How to Store your Bike in 5 Steps
If you are lucky enough to have two bikes and you prefer to reserve your better one for dry weather, or you’re just not a fan of riding in the freezing cold and want to pack it away for the winter, there are several things you should do to store it properly.
Use the tips below to avoid deterioration from disuse and your bike will be ride ready for you in Spring.
Whether you’re putting your bike in your basement, garage, dining room or in a storage unit make sure you follow each step.
If you don’t have good place to store at home, and don’t want to rent an entire storage unit just for one or two bicycles, there are a number of pay-by the item storage companies out there that will store your bike. Just don’t let your bike sit outside in the wind, rain and frost for 3 months – you will regret it!
Before you put your bike away, make sure you pump up those your tires, particularly if your bicycle is going to be resting on its wheels. If your tires are flat, the weight of the bike presses down through the rims onto the rubber all winter long. Over time, this pressure can cause weakening and corrosion of your inner tube and tire and/or the tire can develop a weak point in the sidewall. The Scicon Floor Pump is ideal for this job- you could get away with an mini pump but nothing gets your tires up to pressure like a proper track pump. The Scicon Floor pump includes a Presta to Schrader adapter and the 2″ gauge is precise and easy to read.
Wet washing a bike with a water hose can cause problems when it gets down into your components and can cause rusting of certain metal parts, especially if you use a pressure washer. However, you should still give your bike a thorough clean before you putting it away.
If you have somewhere outside to clean your bike then a bucket of warm water and car wash is the best thing for cleaning your bike, on top of that use a degreaser for the drivetrain, brakes and anywhere else that’s particularly mucky.
First spray the degreaser on the ‘tough bits’ and let it soak in a bit, on gears, chain and chainset you can use a toothbrush or dedicated cleaning brush to scrub the dirt out. It’s best to use separate brushes for the frame, brakes/wheels and drivetrain to avoid smearing grease and brake residue onto cleaner areas.
Once the drivetrain is done move onto the brakes and rims.
When you’ve finished doing the dirty stuff then it’s time to clean the frame, forks, saddle and bars with the standard car shampoo. Don’t forget to rinse the whole bike afterwards to stop the detergents breaking down the grease in hubs, bottom brackets and headsets.
If like me you like in an apartment and you don’t want to cover the dining room floor with soapy water then ‘wet wipes’ are a handy alternative. Buy something that is ‘multi purpose’ and usually it will be strong enough to deal with greasy bike parts. Follow the same process of ‘dirty bits first’ and don’t use wipes that have grease on them for things like braking surfaces! Because most of these wipes have alcohol in them the residue evaporates but it’s worth wiping down after rag to make sure there aren’t any corrosive chemicals left on your bike!
Investing in a bike stand will make this job much easier- the Scicon Bike Repair Stand is adjustable and foldable and is perfect for servicing, repairing, upgrading, inspecting and cleaning your bike.
As you’re cleaning the bike, make sure you give the frame the once-over.

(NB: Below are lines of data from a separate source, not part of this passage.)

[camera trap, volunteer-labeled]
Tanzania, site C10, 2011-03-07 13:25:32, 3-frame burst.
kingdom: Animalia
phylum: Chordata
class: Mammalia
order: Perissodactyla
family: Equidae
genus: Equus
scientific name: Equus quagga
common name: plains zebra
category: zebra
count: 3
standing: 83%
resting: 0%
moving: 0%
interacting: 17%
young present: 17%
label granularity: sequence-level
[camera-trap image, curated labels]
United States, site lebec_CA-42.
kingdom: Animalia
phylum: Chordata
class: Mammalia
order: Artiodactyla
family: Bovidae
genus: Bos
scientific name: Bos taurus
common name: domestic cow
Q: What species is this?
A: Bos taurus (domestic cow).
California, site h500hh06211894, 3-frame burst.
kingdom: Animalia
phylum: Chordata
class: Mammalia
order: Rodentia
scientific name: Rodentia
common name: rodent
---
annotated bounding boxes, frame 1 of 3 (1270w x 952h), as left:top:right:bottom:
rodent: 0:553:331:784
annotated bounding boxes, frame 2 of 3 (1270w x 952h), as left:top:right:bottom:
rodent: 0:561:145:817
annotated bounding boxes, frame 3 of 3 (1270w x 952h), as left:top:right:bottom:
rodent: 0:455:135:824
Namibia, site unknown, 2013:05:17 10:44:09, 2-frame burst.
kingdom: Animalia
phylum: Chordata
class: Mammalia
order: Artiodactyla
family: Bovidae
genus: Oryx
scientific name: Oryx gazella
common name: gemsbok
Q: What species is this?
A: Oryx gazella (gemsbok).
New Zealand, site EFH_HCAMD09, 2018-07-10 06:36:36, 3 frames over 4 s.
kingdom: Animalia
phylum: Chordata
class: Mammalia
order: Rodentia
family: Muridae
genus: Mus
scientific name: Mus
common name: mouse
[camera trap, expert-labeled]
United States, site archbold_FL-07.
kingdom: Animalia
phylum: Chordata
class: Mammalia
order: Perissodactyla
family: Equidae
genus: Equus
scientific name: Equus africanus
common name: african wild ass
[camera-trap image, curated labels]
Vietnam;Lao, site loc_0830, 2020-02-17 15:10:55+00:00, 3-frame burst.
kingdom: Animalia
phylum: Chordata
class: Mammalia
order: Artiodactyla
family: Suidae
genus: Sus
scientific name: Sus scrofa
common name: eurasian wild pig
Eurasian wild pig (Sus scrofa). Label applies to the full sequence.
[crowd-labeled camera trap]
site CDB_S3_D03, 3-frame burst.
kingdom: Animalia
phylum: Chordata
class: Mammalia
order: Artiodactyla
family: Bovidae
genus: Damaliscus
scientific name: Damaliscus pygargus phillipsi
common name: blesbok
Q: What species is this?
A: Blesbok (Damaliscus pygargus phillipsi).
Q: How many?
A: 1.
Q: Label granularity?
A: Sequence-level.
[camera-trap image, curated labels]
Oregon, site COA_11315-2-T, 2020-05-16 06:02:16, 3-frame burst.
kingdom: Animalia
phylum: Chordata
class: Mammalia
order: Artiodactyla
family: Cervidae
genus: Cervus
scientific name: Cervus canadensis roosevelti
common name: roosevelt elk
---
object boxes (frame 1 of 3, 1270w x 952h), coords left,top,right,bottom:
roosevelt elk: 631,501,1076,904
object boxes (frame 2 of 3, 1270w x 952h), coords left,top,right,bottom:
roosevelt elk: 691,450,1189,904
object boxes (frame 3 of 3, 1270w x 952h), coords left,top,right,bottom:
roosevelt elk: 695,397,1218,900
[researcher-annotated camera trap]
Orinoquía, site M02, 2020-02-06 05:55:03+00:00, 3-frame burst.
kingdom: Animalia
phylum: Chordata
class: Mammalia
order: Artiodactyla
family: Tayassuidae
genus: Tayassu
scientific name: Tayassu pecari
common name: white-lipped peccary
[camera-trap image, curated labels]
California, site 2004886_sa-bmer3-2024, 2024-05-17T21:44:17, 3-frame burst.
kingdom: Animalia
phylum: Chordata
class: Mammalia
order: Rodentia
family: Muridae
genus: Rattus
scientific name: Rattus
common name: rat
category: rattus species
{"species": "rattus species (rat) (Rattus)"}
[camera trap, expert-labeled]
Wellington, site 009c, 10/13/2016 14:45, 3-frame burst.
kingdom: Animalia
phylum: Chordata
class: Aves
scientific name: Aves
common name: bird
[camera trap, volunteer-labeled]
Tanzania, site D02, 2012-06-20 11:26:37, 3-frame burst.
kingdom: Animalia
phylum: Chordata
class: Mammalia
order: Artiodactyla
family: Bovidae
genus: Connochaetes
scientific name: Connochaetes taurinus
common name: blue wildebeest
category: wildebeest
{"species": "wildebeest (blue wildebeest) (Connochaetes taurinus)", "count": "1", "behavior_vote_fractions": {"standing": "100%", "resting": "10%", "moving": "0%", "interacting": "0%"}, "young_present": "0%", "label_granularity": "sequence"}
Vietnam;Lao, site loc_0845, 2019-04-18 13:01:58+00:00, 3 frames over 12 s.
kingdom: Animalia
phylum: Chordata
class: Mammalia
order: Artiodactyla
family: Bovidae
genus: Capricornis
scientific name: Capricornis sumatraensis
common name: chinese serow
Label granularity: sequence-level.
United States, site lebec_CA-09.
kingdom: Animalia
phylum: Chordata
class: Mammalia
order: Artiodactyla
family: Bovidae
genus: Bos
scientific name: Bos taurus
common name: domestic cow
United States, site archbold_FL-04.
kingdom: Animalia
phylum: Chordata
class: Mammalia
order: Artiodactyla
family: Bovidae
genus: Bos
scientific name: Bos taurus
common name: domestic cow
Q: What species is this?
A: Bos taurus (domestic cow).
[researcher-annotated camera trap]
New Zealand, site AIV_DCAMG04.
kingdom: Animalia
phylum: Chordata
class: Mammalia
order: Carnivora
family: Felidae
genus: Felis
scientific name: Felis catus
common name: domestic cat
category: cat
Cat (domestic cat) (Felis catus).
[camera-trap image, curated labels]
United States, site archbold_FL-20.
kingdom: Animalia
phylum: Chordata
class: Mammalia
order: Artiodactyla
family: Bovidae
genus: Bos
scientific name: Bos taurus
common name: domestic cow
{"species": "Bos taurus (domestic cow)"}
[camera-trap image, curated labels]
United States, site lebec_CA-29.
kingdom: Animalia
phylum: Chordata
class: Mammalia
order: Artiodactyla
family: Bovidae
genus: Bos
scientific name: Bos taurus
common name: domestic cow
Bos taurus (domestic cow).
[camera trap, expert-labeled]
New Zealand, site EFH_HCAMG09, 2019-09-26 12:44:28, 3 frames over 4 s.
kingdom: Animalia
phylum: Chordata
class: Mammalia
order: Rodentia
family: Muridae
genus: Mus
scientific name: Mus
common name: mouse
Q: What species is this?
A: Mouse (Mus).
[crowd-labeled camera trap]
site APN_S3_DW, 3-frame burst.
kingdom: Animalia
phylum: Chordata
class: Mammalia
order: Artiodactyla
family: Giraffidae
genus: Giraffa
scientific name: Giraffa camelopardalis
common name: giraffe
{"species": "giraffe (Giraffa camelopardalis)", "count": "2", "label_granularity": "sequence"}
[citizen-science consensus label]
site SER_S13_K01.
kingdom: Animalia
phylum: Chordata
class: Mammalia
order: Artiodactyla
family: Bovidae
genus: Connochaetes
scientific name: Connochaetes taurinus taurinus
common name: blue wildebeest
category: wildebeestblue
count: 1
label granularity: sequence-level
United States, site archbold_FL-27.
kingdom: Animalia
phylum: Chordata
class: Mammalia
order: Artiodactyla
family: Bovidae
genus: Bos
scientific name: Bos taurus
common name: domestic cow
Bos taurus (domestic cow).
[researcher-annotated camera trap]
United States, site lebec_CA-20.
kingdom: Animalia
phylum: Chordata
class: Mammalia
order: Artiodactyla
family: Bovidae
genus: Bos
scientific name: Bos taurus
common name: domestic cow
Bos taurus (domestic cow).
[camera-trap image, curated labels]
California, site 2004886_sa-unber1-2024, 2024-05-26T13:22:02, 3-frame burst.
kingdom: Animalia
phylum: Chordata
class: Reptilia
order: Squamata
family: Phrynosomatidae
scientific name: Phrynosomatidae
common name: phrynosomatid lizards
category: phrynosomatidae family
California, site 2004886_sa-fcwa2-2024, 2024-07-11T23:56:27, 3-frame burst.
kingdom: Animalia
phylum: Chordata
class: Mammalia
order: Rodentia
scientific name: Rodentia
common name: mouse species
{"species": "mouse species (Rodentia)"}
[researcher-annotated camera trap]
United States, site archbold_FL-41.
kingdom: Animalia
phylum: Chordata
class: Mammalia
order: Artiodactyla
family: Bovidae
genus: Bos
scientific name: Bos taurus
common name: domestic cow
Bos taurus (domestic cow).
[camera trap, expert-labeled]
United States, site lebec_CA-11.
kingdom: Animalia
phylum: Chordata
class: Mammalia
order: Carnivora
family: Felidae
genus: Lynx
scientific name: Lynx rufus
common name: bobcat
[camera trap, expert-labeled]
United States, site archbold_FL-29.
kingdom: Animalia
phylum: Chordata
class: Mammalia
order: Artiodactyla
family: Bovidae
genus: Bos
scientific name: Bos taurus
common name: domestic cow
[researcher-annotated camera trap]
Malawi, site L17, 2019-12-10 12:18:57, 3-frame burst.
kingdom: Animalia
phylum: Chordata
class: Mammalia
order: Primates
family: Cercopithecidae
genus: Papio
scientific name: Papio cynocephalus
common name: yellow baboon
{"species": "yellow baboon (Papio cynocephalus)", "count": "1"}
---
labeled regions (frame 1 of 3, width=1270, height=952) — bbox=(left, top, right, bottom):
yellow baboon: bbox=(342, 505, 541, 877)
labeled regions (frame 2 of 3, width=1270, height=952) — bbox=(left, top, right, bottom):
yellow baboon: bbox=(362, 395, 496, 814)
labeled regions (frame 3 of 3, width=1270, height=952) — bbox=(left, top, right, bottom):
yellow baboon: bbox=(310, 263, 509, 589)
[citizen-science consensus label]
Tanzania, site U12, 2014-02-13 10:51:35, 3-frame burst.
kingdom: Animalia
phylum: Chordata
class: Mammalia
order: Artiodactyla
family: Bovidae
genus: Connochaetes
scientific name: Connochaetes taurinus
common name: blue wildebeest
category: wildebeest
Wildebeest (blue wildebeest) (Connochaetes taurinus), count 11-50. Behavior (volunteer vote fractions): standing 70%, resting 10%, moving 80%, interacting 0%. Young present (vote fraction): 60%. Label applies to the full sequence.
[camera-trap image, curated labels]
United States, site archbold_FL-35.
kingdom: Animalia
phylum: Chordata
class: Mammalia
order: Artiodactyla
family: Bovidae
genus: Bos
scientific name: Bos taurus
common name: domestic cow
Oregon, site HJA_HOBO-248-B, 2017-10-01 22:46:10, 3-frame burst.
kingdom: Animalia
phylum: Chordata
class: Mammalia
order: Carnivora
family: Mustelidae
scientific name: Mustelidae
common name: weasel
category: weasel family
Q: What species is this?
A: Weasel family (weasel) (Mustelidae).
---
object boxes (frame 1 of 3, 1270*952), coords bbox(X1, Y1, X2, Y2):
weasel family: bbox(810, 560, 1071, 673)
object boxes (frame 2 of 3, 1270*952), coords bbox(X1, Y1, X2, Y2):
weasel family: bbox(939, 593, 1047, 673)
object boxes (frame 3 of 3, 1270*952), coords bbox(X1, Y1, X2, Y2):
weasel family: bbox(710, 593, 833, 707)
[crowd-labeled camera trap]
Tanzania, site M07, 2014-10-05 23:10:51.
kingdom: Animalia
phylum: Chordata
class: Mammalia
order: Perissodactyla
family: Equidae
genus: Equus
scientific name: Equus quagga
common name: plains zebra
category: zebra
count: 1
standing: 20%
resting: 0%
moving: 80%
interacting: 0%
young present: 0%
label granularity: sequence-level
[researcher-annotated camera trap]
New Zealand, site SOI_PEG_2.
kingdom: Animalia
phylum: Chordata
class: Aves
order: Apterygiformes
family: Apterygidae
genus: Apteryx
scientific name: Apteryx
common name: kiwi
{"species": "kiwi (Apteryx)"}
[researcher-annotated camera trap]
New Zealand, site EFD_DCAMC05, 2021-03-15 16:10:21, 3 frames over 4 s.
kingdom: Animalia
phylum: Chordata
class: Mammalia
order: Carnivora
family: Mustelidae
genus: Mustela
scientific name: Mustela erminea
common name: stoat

Scan for any signs of cracks, rust or dents, particularly near weld spots and on the bottom bracket, which support the majority of the bikes weight and yours and can therefore be more susceptible to damage, especially if, like me, you often find yourself lost along a bumpy gravel or dirt track.
While you’re wiping down your tires, check your wheels for loose or broken spokes, and spin the wheels and look to make sure that they still spin smoothly & brake correctly. You want your wheels to spin perfectly straight, and definitely no rubbing against the brake pads. If your wheels don’t spin straight, it’s probably time to take your bike to a mechanic for a wheel truing.
At the same time, inspect the alignment of the brake pads to check that they are braking evenly and not touching your tires.
A fresh coat of lubricant on your chain after cleaning will help protect against rust and have you ready to go when it’s time to ride again in the spring. Make sure you invest in some proper chain cleaner and lube.
Also, to avoid problems with rusting and/or stiff and sticky cables next spring, take a couple of minutes to lubricate the cables that control your brakes and shifting. Just rub a few drops of light lubricant exposed cable (if you have any) and work it through the cable housing.
Now that you’ve prepped your bike for storage there’s no point letting it sit in a dirty garage or basement for months without protecting it from dust. You need to get yourself a bike cover. The Scicon Bike Cover Road is perfect for storing your bike at home (Scicon Bike Cover MTB also available). Made from a soft, shrink and tear-resistant material with water repellent technology- it’ll keep your bike protected all winter.